Ménétrier's disease is a rare protein-losing gastropathy characterized by hypertrophic gastric fold, foveolar hyperplasia, and hypoproteinemia with resulting peripheral edema. Pediatric Ménétrier's disease usually has an insidious onset and an overall benign course that can be managed with supportive therapy and it typically spontaneously resolves in weeks or months [7].
Ménétrier's disease is thought to be associated with some gastric infections; in pediatric cases, CMV is found frequently [8]. In 1993, Occena et al. [9] reviewed reported pediatric Ménétrier's disease cases and described the association with CMV in 70% (19 of 27) of cases. Subsequently, other reports describing CMV in association with Ménétrier's disease appeared (17 of 22, since 2000 [2,5,6,10-12]. Two Korean cases reported in 2001 and 2004 were also associated with CMV infection in preschool-age boys [6,13]. In adults, H. pylori is thought to have a role in Ménétrier's disease, rather than CMV [14].
The pathogenesis of Ménétrier's disease is not clearly understood.
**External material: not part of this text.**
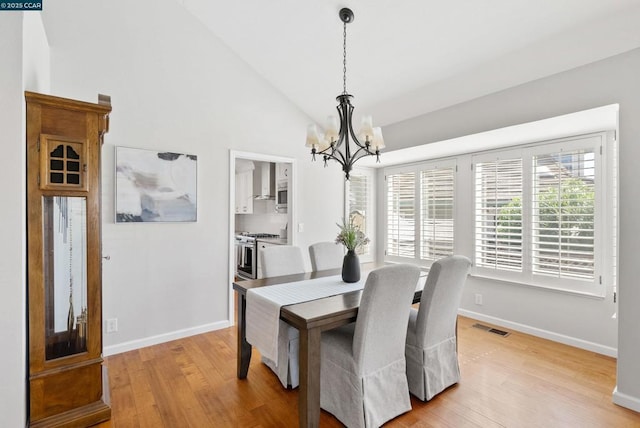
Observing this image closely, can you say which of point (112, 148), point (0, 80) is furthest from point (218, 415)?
point (112, 148)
Transforming growth factor-α, a ligand to epithelial growth factor receptor, may play a role due to its local growth-stimulating effect via epithelial growth factor receptor binding, leading to foveolar hyperplasia and hypertrophic gastropathy in mice [15]. This specific mediator is over-expressed in adults and children with Ménétrier's disease [16]. The proposed pathogenic mechanism is mucosal damage caused by infection with CMV or H. pylori, which may involve the production of abnormal local transforming growth factor-α, which in turn stimulates cell proliferation of gastric mucosa, inhibits gastric secretion, and enhances mucus secretion [17].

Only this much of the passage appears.